Non per caso il termine pantalica deriva dall’arabo buntarigah che significa luogo pieno di grotte ma potrebbe derivare anche dal greco πάνταλίθος = tutto pietra e cioè luogo pieno di pietre . Le prove dell’antichissimo passato sono state purtroppo distrutte dai successivi innumerevoli insediamenti,depredazioni,saccheggi,devastazioni………Ma una traccia non si poteva mai cancellare: il contesto su cui è sorta Pantalica. Questi tipi di insediamenti presentano infatti elementi costanti:

  • il contesto geologico (pareti di roccia calcarea su fiumi e torrenti (le cave in dialetto) e speroni sempre calcarei affioranti in zone collinari o montagnose);
  • la vicinanza o la disponibilità di acqua (il fiume Anapo nel nostro caso);
  • la prossimità di più antiche grotte pure scavate nella roccia talvolta utilizzate come modello, tal'altra direttamente ri-adoperate con ampliamenti e modifiche.
  • la preoccupazione difensiva (nei pochi casi in cui le grotte sembrano facilmente accessibili potevano esistere fortificazioni (ανακτόρον , il palazzo del principe).

Da questo ne consegue che diverse generazioni di Uomini rhanno utilizzato (aggiungendone altre) le grotte pre-esistenti:Pantalica deve essere considerata pertanto non solo una grande necropoli ma anche una fortezza naturale che, per la sua stessa intrinseca struttura (le grotte naturali e le grotte scavate anche in pareti quasi inaccessibili) è stata abitata dai primi 🚩🚩Homo Sapiens (provenienti sia dall'Italia attraverso lo stretto di Messina sia attraverso una specie di ponte Sicilia-piccole isole-Africa formatosi durante i periodi di regressione marina - vedi fig. sottostante - e successivamente, dall'Uomo del Paleolitico e del Neolitico.

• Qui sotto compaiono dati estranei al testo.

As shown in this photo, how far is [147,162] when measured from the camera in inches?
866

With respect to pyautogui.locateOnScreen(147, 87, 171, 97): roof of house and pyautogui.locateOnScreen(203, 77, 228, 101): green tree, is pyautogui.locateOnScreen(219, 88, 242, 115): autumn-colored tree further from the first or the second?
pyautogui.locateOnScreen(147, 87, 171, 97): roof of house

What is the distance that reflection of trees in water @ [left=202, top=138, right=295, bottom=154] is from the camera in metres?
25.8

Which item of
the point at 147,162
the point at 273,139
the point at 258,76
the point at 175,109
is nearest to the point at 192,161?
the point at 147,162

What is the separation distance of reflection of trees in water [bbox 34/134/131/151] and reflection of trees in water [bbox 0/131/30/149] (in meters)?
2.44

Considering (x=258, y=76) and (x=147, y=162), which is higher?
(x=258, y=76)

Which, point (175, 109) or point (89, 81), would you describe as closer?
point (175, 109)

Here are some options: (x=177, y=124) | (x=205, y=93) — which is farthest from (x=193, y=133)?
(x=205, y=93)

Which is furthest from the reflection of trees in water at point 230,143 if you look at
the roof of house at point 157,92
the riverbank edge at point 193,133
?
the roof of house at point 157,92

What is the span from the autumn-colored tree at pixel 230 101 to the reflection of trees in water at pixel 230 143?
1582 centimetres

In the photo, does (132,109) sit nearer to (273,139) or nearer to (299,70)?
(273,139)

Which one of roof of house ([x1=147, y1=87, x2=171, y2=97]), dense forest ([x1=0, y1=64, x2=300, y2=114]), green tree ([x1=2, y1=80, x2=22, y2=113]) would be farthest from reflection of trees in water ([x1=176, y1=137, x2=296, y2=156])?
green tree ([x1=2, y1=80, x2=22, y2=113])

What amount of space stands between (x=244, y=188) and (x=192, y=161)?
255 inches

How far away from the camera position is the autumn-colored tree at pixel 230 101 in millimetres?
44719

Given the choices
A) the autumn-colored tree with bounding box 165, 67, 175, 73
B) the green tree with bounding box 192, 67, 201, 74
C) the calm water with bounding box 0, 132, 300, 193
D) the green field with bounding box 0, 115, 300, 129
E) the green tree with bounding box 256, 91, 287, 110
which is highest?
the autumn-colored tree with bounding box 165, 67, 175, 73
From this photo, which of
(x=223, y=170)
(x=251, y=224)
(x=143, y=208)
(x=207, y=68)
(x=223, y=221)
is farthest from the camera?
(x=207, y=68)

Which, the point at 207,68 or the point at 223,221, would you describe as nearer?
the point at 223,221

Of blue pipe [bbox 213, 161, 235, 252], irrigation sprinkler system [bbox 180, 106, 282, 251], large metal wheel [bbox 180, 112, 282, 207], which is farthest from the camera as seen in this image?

Il problema che si pone pertanto è: chi abitava le grotte di Pantalica prima della civiltà di Pantalica stessa? Questa è evidentemente una storia a parte, una storia che riguarda la nostra stessa 🚩🚩evoluzione..

Pantalica è appunto una altura di roccia calcarea che domina da profondi burroni i fiumi Anapo e Calcinara, che qui confluiscono; vi si trova il maggiore complesso rupestre di tombe dell'intera Sicilia: infatti la necropoli dei Siculi preistorici, dal XIII fino al VII secolo A.C. (dall'Età del Bronzo allo stabilirsi dei Greci in Sicilia), consta di almeno 5.000 grotte scavate . I villaggi di capanne (di cui non abbiamo riscontro) venivano invece costruiti sul pianoro superiore.

abstract:

Humans were present in Sicily at the end of the Pleistocene Epoch, neogene - quaternary. Cave drawings confirm a presence only by 8000 BC, if not earlier, and there is no evidence to suggest anything but a continuous presence since that period. In general terms, early Sicily may be represented by the following periods:

350000 BC Humans left tracks in the volcanic ash of the Roccamonfina volcano in Italy.neogene

100000-10000 BC - humans are present in Sicily in caves:Caves have been systematically excavated during the past.Cave Dwellers is the term used to designate ancient people who occupied caves (Pantalica).

8000 BC - early settlements and cave drawings in coastal areas such as Addaura (near Palermo).

3000 BC - use of copper tools in certain localities, probably reflecting non-Sicilian influences.

2500 BC - use of bronze throughout "Proto-Sicanian" Sicily; contact with foreign cultures.

1600 BC - presence of an identifiable, distinct "Sicanian" culture across Sicily.

1200 BC - arrival of Sicels in eastern coastal areas, encouraging Sican migration westward.